» **PROBLEM DESCRIPTION**
Please return the lines, both ends included, that run from the one containing "order: Artiodactyla" to the last line of the data below, exactly and alone.

┄┄┄┄┄┄┄┄┄┄┄┄┄┄┄┄┄┄┄┄

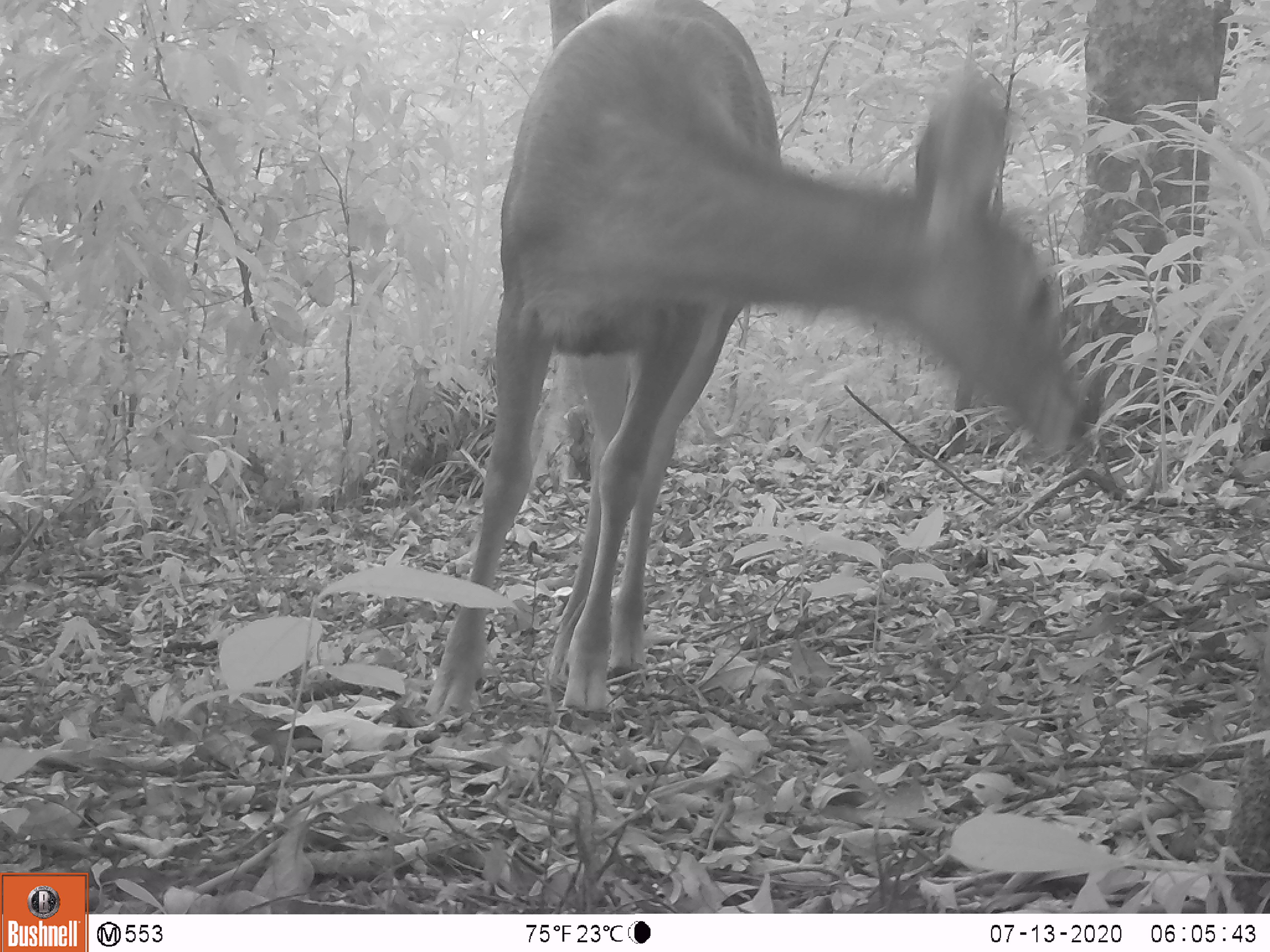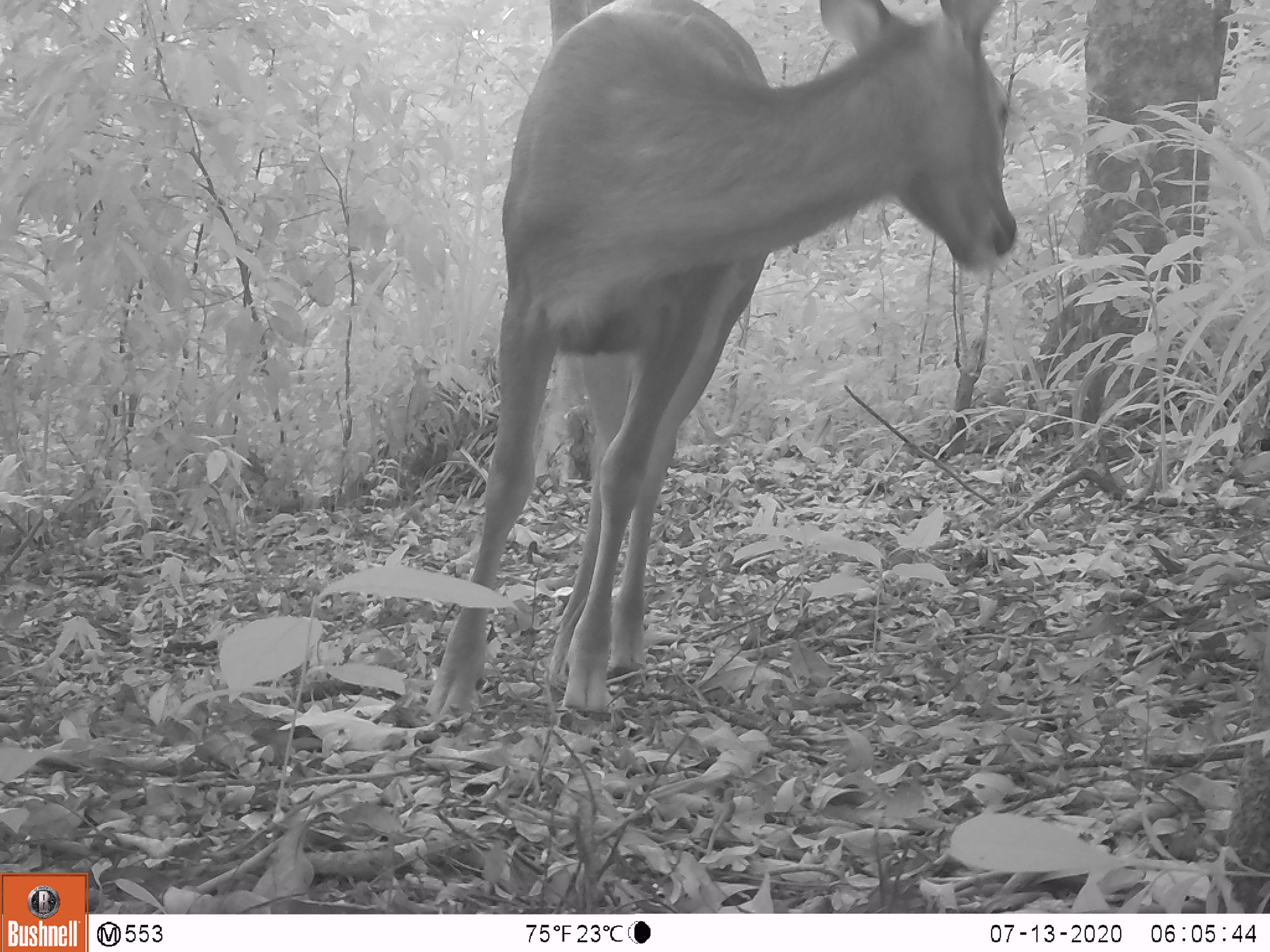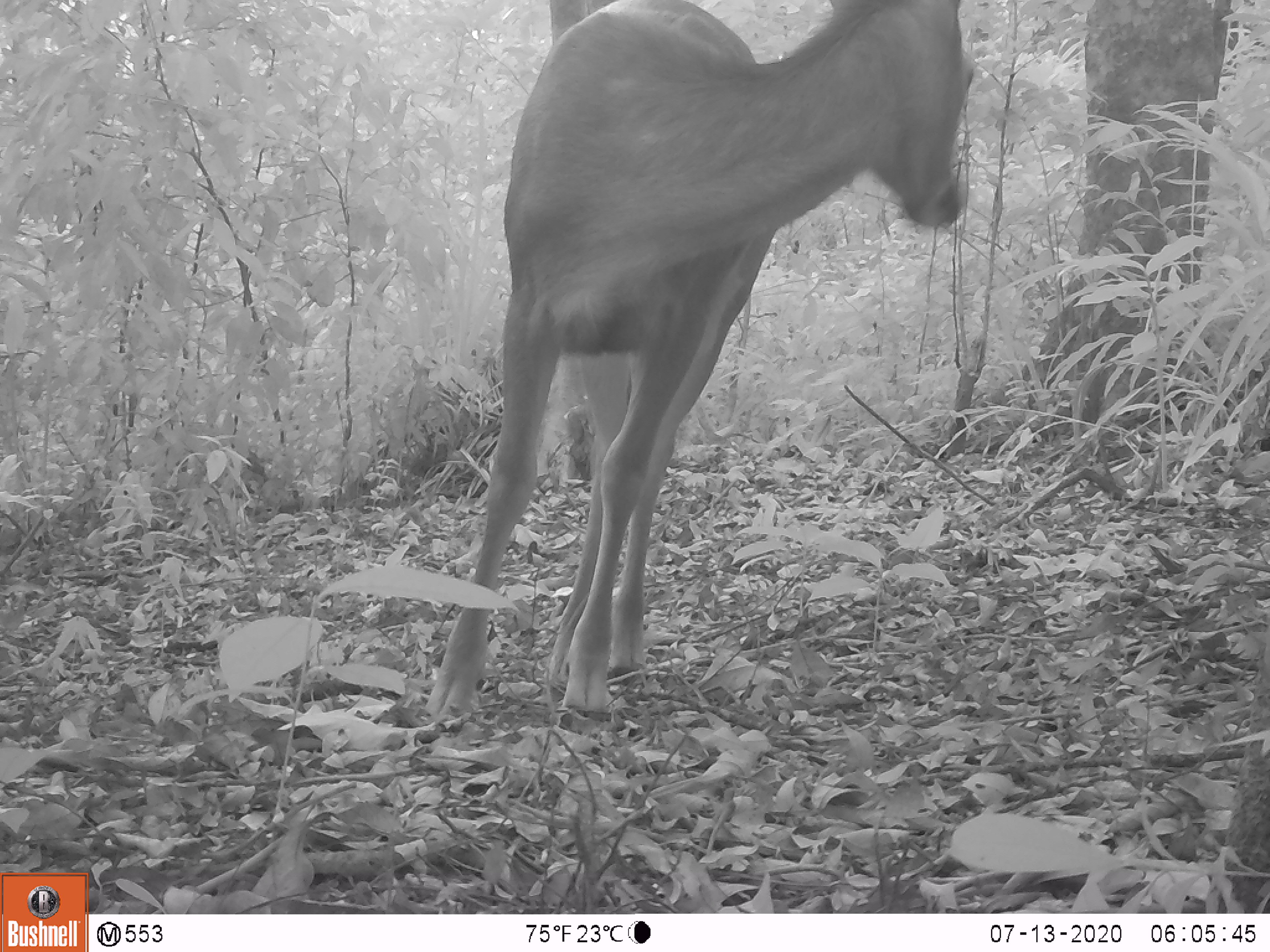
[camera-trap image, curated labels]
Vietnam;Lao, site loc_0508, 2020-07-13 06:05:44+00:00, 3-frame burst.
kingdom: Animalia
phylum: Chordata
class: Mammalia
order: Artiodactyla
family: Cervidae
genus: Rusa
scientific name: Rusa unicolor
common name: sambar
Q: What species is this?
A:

┄┄┄┄┄┄┄┄┄┄┄┄┄┄┄┄┄┄┄┄

» **YOUR RESPONSE**
order: Artiodactyla
family: Cervidae
genus: Rusa
scientific name: Rusa unicolor
common name: sambar
Q: What species is this?
A:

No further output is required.